- [Extrait du texte]:
____________________

Du peu notoire Maurice de Canonge, dont je n’avais vu jusque là que les bien médiocres Trois de la Canebière, provençalade essoufflée, voici une bien bonne surprise. Découverte par hasard, cette Police judiciaire ne se hausse pas du col, ne se prend pas pour ce qu’elle n’est pas, réunit au générique une bonne panoplie de seconds rôles, constitue un des bons exemples de ce que pouvait être le cinéma du samedi soir : une occasion agréable de se distraire, de frémir, de s’amuser sur des récits sans complication et sans prétention, mais bien menés, vifs, attrayants, agréables à suivre où, à la fin, les bons triomphent et où les mauvais sont punis.
Et là, en plus, il y a un très intéressant côté documentaire qui laisse à penser que le réalisateur a travaillé de concert avec les policiers du 36 quai des Orfèvres et s’est attaché à mettre en valeur les techniques de police scientifique qui avaient déjà, en 1958, connu un bel essor. C’est très pédagogique, cet ‘appel aux avancées scientifiques de l’époque : les cartes perforées pour croiser les informations, les analyses de substances (le sang, les cheveux, la peau), la fluorescence pour faire resurgir des données à peu près effacées sur un simple ticket de blanchisserie, l’accumulation et l’ordonnancement des données qui permettent de retracer le parcours des canailles et demi-sel qui tombent dans les mains des policiers.
Plusieurs histoires criminelles s’entrecroisent, se superposent, se diluent puis reviennent au premier plan au cours de quelques journées – une bonne semaine – qui relatent la vie quotidienne de la Maison. D’ailleurs, régulièrement, la caméra revient sur l’entrée du 36, à 9 heures où se pressent policiers et secrétaires pour prendre leur service. Excellente idée que ce rappel du caractère quotidien des tâches et des travaux : au delà des exploits et recherches, la police judiciaire, c’est d’abord un boulot à quoi s’affairent des dizaines et des dizaines d’employés chargés de tâches diverses.

____________________

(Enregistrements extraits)
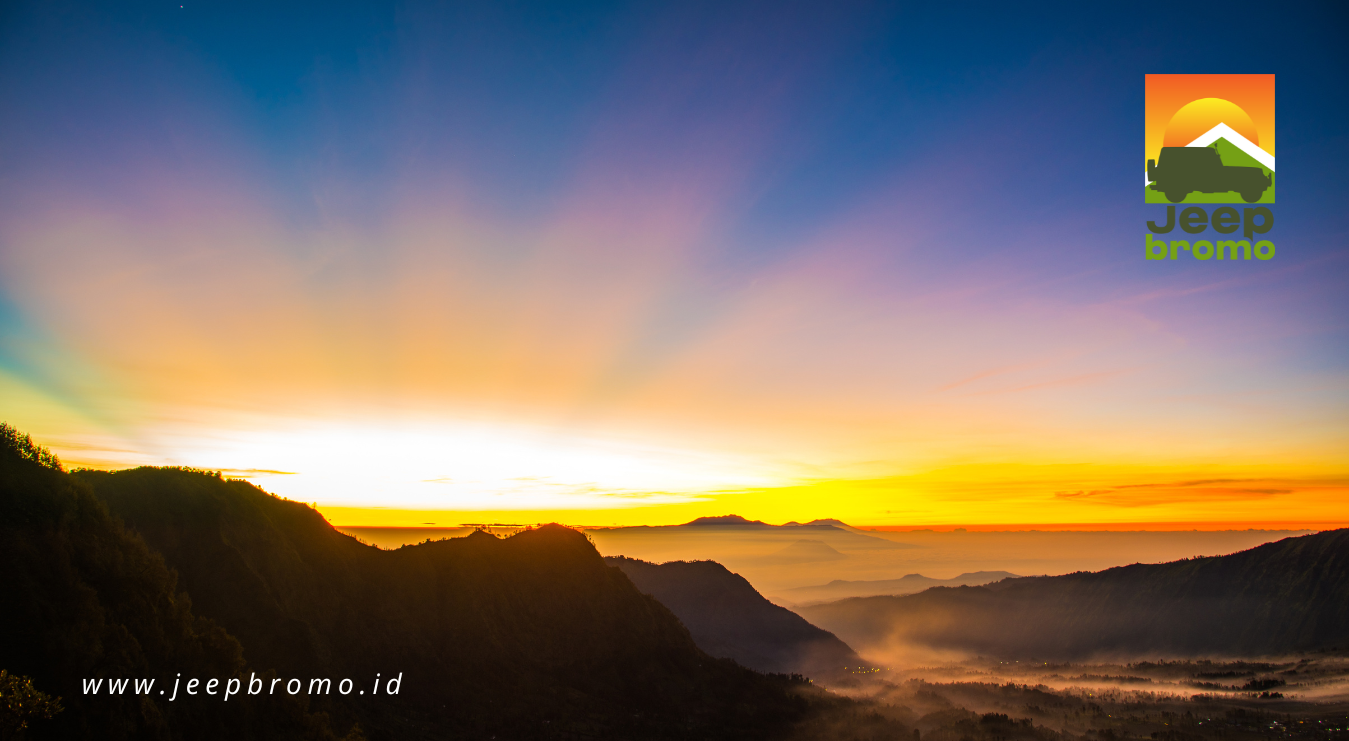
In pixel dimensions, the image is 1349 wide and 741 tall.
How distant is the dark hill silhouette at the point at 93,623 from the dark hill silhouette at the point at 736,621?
66.5 meters

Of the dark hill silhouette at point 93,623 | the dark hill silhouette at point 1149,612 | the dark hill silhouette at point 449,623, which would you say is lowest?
the dark hill silhouette at point 1149,612

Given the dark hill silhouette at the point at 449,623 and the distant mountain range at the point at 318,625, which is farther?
the dark hill silhouette at the point at 449,623

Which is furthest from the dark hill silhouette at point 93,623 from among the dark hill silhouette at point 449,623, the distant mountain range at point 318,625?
the dark hill silhouette at point 449,623

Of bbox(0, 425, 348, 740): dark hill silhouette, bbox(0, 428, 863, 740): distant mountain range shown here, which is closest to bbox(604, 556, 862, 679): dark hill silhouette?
bbox(0, 428, 863, 740): distant mountain range

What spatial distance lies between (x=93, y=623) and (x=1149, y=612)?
133 m

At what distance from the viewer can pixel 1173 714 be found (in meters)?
50.1

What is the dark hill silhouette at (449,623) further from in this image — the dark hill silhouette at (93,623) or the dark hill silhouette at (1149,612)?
the dark hill silhouette at (1149,612)

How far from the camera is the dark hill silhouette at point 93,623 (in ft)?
49.1

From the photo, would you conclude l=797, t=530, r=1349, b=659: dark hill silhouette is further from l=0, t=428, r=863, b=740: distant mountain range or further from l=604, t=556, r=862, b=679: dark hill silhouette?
l=0, t=428, r=863, b=740: distant mountain range

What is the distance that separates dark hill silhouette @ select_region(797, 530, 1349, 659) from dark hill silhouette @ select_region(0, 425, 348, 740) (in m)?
114

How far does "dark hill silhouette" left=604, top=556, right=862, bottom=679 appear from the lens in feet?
272

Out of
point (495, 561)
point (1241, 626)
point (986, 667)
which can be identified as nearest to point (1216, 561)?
point (1241, 626)

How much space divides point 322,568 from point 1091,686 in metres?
82.5

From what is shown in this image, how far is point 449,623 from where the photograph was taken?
38.4 meters
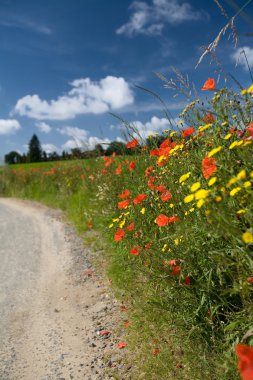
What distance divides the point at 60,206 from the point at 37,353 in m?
8.28

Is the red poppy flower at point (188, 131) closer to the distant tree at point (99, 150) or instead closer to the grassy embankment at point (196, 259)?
the grassy embankment at point (196, 259)

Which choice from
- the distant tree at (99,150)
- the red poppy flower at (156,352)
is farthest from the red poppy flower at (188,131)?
the distant tree at (99,150)

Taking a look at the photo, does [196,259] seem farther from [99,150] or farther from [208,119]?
[99,150]

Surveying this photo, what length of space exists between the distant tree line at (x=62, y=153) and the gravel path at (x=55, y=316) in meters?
1.85

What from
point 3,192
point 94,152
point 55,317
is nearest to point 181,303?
point 55,317

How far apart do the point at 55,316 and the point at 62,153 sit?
9.90 meters

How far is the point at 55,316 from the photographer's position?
178 inches

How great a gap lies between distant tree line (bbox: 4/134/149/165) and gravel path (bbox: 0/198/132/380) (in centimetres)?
185

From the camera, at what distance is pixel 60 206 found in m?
11.9

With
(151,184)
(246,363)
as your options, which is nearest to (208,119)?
(151,184)

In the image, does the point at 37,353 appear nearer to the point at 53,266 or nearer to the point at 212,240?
the point at 212,240

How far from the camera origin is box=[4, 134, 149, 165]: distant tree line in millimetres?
6152

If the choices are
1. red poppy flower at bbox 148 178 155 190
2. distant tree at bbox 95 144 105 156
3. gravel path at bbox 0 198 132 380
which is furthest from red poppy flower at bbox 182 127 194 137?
distant tree at bbox 95 144 105 156

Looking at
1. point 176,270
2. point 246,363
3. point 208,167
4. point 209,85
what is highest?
point 209,85
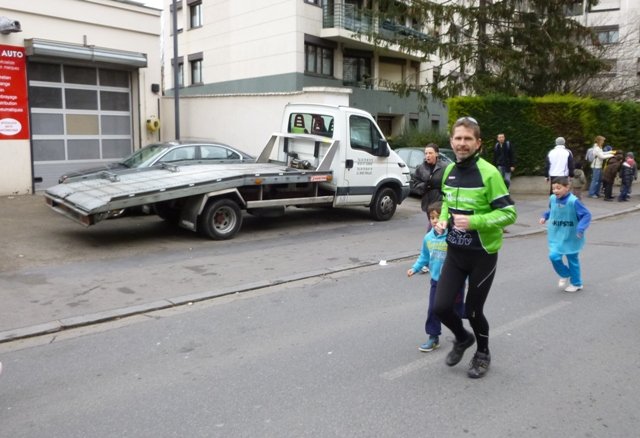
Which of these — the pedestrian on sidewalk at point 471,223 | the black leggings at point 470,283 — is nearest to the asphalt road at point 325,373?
the black leggings at point 470,283

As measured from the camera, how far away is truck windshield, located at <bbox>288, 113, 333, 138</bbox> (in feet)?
40.9

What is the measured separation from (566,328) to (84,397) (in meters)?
4.40

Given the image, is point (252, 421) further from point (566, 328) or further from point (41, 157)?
point (41, 157)

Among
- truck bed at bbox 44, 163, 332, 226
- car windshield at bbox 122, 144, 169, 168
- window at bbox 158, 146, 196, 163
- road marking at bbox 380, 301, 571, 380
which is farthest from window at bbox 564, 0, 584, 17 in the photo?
road marking at bbox 380, 301, 571, 380

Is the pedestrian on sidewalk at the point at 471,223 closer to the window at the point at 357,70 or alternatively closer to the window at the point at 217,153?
the window at the point at 217,153

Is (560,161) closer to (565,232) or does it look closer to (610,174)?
(610,174)

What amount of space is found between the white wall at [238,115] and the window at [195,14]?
9.52m

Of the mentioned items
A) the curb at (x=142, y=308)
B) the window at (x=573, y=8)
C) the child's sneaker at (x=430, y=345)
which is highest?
the window at (x=573, y=8)

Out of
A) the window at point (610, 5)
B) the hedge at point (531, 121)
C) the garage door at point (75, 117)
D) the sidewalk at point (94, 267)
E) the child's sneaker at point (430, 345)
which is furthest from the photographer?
the window at point (610, 5)

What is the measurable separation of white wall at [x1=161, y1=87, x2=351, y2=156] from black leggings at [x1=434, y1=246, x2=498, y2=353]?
1301 cm

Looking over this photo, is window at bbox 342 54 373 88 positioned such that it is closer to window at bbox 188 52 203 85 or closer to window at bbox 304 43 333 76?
window at bbox 304 43 333 76

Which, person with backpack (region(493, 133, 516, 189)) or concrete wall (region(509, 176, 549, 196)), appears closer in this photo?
person with backpack (region(493, 133, 516, 189))

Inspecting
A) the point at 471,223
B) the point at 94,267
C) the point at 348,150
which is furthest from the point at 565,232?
the point at 94,267

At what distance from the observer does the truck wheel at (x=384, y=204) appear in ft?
42.7
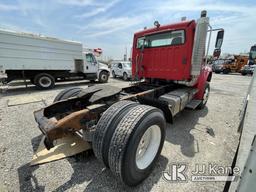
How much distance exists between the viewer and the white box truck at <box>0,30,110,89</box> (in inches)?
304

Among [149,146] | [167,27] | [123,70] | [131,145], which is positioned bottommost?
[149,146]

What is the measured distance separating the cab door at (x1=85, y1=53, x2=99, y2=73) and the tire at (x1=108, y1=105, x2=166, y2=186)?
985 cm

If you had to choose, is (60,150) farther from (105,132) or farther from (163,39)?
(163,39)

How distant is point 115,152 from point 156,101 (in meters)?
1.69

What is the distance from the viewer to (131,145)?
1.74m

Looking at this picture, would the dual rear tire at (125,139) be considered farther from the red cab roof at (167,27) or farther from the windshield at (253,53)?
the windshield at (253,53)

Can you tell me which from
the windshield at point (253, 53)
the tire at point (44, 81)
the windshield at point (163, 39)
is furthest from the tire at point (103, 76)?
the windshield at point (253, 53)

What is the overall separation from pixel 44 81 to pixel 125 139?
29.9ft

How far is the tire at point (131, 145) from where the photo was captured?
5.63 ft

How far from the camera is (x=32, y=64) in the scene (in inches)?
333

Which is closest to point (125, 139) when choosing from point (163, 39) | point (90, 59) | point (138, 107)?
point (138, 107)

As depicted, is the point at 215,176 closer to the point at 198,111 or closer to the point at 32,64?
the point at 198,111

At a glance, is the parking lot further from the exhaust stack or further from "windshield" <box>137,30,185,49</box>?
"windshield" <box>137,30,185,49</box>

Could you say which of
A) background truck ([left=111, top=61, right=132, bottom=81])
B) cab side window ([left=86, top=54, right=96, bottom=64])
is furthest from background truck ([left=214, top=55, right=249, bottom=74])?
cab side window ([left=86, top=54, right=96, bottom=64])
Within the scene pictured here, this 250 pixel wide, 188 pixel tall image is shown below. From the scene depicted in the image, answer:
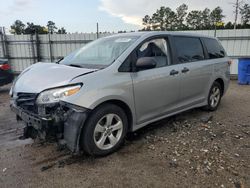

____________________

- [Objectif énoncé 1]:
Répondez aux questions suivantes d'après la critique du film :
(a) Quel film de Maurice de Canonge l'auteur avait-il vu auparavant ?
(b) Sur quel support la fluorescence fait-elle resurgir des données presque effacées ?
(c) À quelle heure la caméra revient-elle régulièrement sur l'entrée du 36 ?
- [Objectif énoncé 2]: Modifiez les lignes de la liste en commençant à la ligne qui contient « At a glance, is » et en terminant à la fin de la liste, les deux bornes incluses. Remplacez « background truck » par « distant truck » sans rien changer d'autre, puis redonnez uniquement ces lignes, sans les images.
La critique et la liste constituent deux sources distinctes.

- [Réponse attendue 1]:
(a) Les Trois de la Canebière.
(b) Sur un simple ticket de blanchisserie.
(c) À 9 heures.

- [Réponse attendue 2]:
At a glance, is the parking lot further from the exhaust stack or further from "windshield" <box>137,30,185,49</box>?
"windshield" <box>137,30,185,49</box>

Could you say which of
A) distant truck ([left=111, top=61, right=132, bottom=81])
B) cab side window ([left=86, top=54, right=96, bottom=64])
is furthest from distant truck ([left=214, top=55, right=249, bottom=74])?
cab side window ([left=86, top=54, right=96, bottom=64])
Within the scene pictured here, this 250 pixel wide, 188 pixel tall image is shown below. From the scene depicted in the image, answer:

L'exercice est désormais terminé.